Марина Тимашева: В программе “Момент истины”, которую я вынужденно смотрю, зашла речь о том, что при прежнем ректоре Московской консерватории очень высоки были ставки аренды. Причем, даже в случае благотворительных выступлений. Я подумала: а почему оказался виноват конкретный ректор, ведь, насколько мне известно, это общая практика. Когда вы играете спектакли “Золотой Маски” хоть кто-нибудь скидывает цены на аренду просто потому, что мы все одной крови?

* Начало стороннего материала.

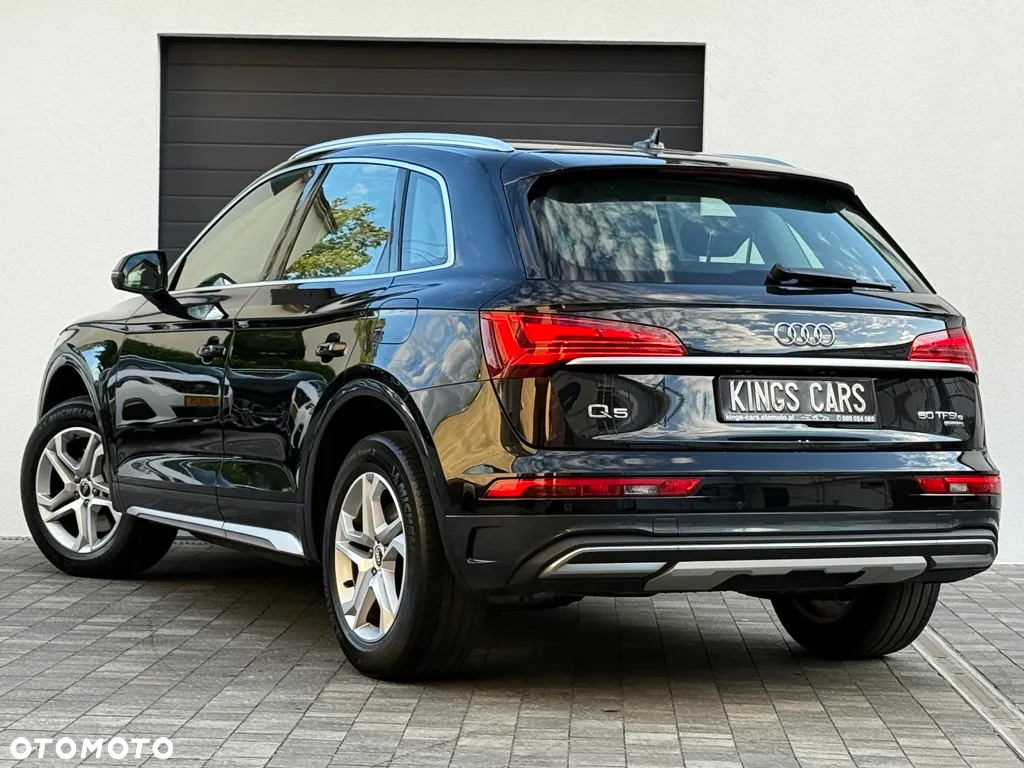 Audi Q5 50 TFSI e Quattro Sport S tronic - 23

Мария Ревякина: Практически все театры понимают, что собрать аншлаг, когда мы, например, показываем провинциальные спектакли на сцене Театра Оперетты или музыкального театр Станиславского, у которых большие аншлаги, невозможно. Поэтому практически все директора театров идут нам навстречу. Самая большая аренда у МХТ. Но вот Сильви Гиллем, увы, очень просила именно сцену МХТ, и Олег Павлович, конечно, сделал скидку, но для нас это не очень большая скидка. Вот у нас осенью будет в Петербурге юбилейная программа “Маски”, мы много привезем спектаклей, и практически все площадки пошли нам на встречу. Вот я сегодня говорила с Театром Ленсовета, они прислали нам факс, сколько у них стоит аншлаг. Я говорю: “Ну что ж, Валерий Борисович, тогда я вынуждена искать, что-то другое”. Он говорит: “Если у вас сложно… “ Я говорю: “Откуда же у нас хорошо? Если у вас не хорошо, то у нас откуда хорошо? Мы же не производим никакой продукции”. И театр согласился помочь. Мы очень благодарны коллегам за понимание. Вы знаете, вот вы затронули очень серьезную для меня тему - режиссура, которая для нас очень дорога. Я просто последнее время прочитала “Мартиролог” Тарковского, и еще вышла книжка про Арсения и Андрея Тарковских. Я читаю и восхищаюсь: как повезло, удалось жить в то время, когда был Тарковский, когда появились эти гениальные фильмы. Невероятная тоска вот по таким значительным, серьезным, мыслящим людям. Это какое-то провидение Божественное – такие люди.